I’m very glad to learn that some “progressive” California proposals regarding prisoners are being quashed in the Legislature, despite super-majorities of Democrats in both the Assembly and the Senate. All three bills are by Democrats.
One proposal, SB94, would allow murderers who have been sentenced to life without parole to be released from prison “if the offense occurred before June 5, 1990, and the individual has served at least 25 years in custody,” because such “individuals are capable of redemption.”
A second bill, AB280, would place limits on “segregated [solitary] confinement” for prisoners “under 26 years of age or over 59 years of age.” It would “offer out-of-cell programming to individuals in segregated confinement for at least 4 hours per day,” and compel prisons “to maximize the amount of time that an incarcerated person held in segregated confinement spends outside of their cell by providing outdoor and indoor recreation, education, clinically appropriate treatment therapies, and skill-building activities.”
A third proposal, ACA4, would restore the right to vote for all prisoners because, according to the ACLU which co-sponsored it, “Black, Brown, Indigenous, and poor people are disproportionately harmed by these laws.”
I have problems with all three of these proposals.

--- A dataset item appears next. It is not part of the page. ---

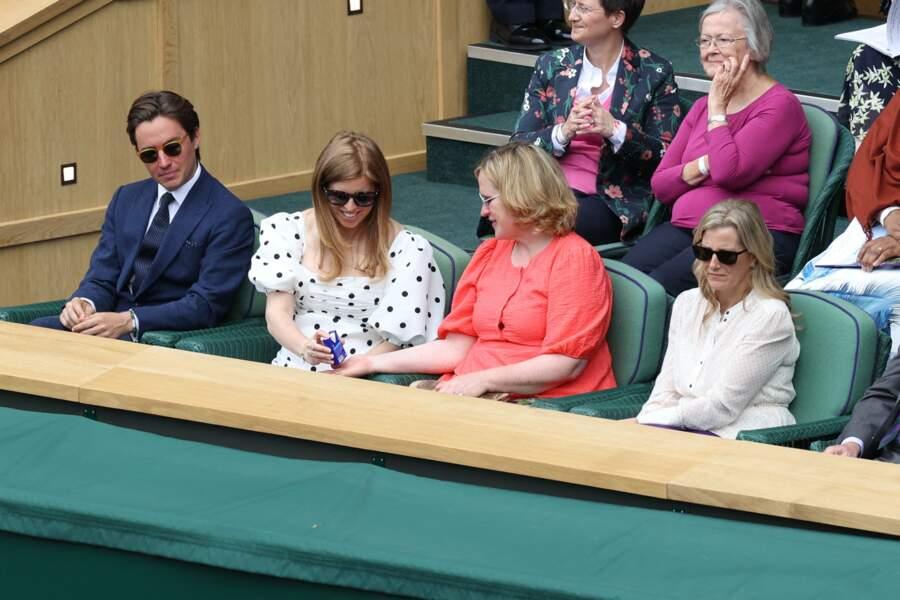 La princesse Beatrice et son mari ont échangé quelques mots avec Sophie de Wessex dans les gradins de Wimbledon, le 8 juillet 2021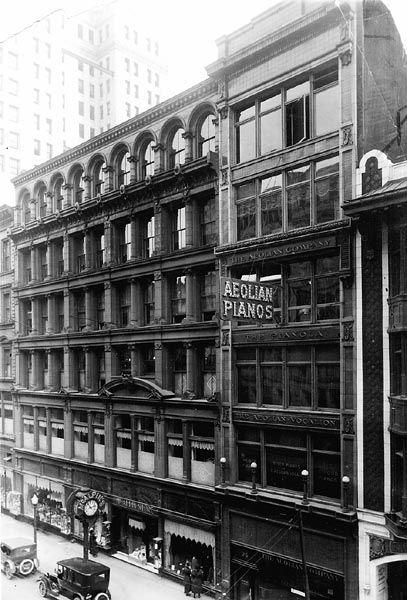 Clothing stores in downtown cincinnati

As for AB280, it seems to me that there’s no point in sentencing a murderer to life without parole, if the State can retroactively change the sentence. Not many murderers are sentenced to life without parole; these are the worst of the worst, vicious sociopaths whom the Court determined should punished in the most severe manner society can impose, short of death. Why show them mercy, when they never showed mercy to their victims? I also object to the concept that such individuals are “capable of redemption.” Maybe they are, maybe they aren’t, but these guys are notorious con artists who can fake “redemption” and then turn around and kill again. At the very least, the family or survivors of the murder victims must have a say in this process.
Then there’s AB280. Solitary confinement is limited to prisoners who misbehave in jail on a regular basis: attacking security guards and other prisoners, for instance. If AB280 were to pass, it would negate the very purpose of solitary confinement, which is punishment. There’s nothing wrong with punishment. Sometimes it takes punishment to drive into someone’s head that they can’t continue their aberrant behavior. If prisons were to allow prisoners out of solitary confinement for “recreation, education and skill-building,” there would be no difference between solitary confinement and the general prison population.
Finally, there’s ACA4, the bill to allow prisoners to vote. Some 120,000 prisoners in California at this time are not permitted to vote. In addition to the ACLU, other co-sponsors include a plethora of ultra-progressive nonprofits, such as the Ella Baker Center here in Oakland, which continues to demand police defunding. I have no problem with allowing prisoners convicted of minor offenses to vote. But when it comes to violent predators, I say No! I don’t think these people have the knowledge or understanding of current events to be able to cast a meaningful vote.
Look, all three of these measures purport to be “compassionate” interventions to make life easier for prisoners. But it is this very feeling of sympathy for ne’er-do-wells that has gotten us into such trouble. Radicals such as Pamela Price are constantly harping about how mean we’ve been toward prisoners; she wants to excuse prisoners, let them out of jail and confer special treatment on them. But when it comes to victims of crime, progressives don’t care. Their hearts are with the robbers and killers, not those who suffer at their hands.
For all these reasons, I’m glad that Legislative Democrats seem to have realized that “progressivism” is tearing our society apart and harming the Democratic Party. Should these three bills ever pass the Legislature and end up on Gov. Newsom’s desk, I trust he will veto them.